# DATA SHOWN:
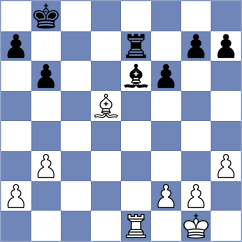 Leon - Ruiz (Cuenca, 2006)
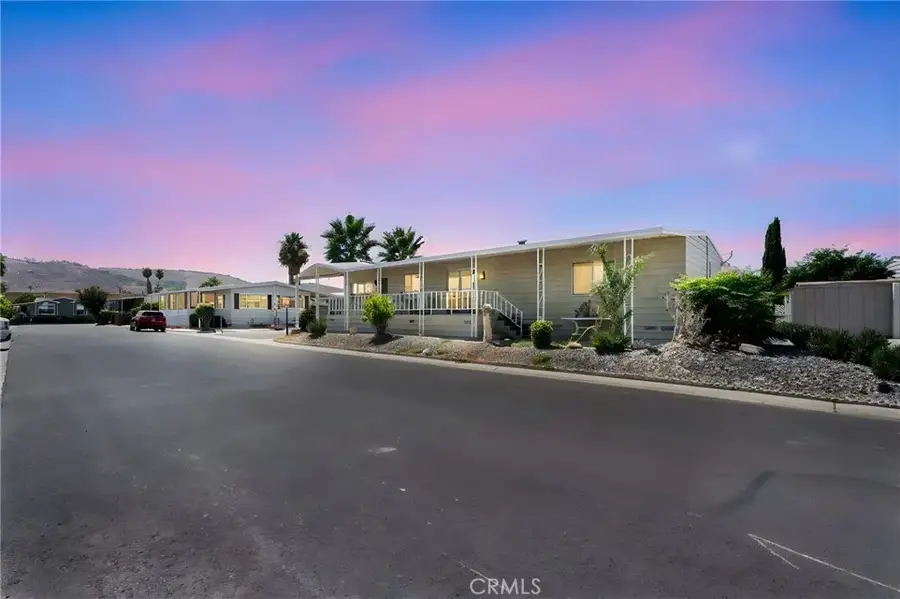 4000 Pierce #267, Riverside, CA 92505 - #3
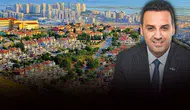 Çiğli Belediye Başkanı Onur Emrah Yıldız: “CHP çatısı altındaki mücadelemi sürdüreceğim"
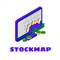 STOCKMAP HOÀNG ANH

# ASSIGNMENT:
For the data above, return an exact copy that contains no pictures.

# TASK RESPONSE:
 Leon - Ruiz (Cuenca, 2006)
 4000 Pierce #267, Riverside, CA 92505 - #3
 Çiğli Belediye Başkanı Onur Emrah Yıldız: “CHP çatısı altındaki mücadelemi sürdüreceğim"
 STOCKMAP HOÀNG ANH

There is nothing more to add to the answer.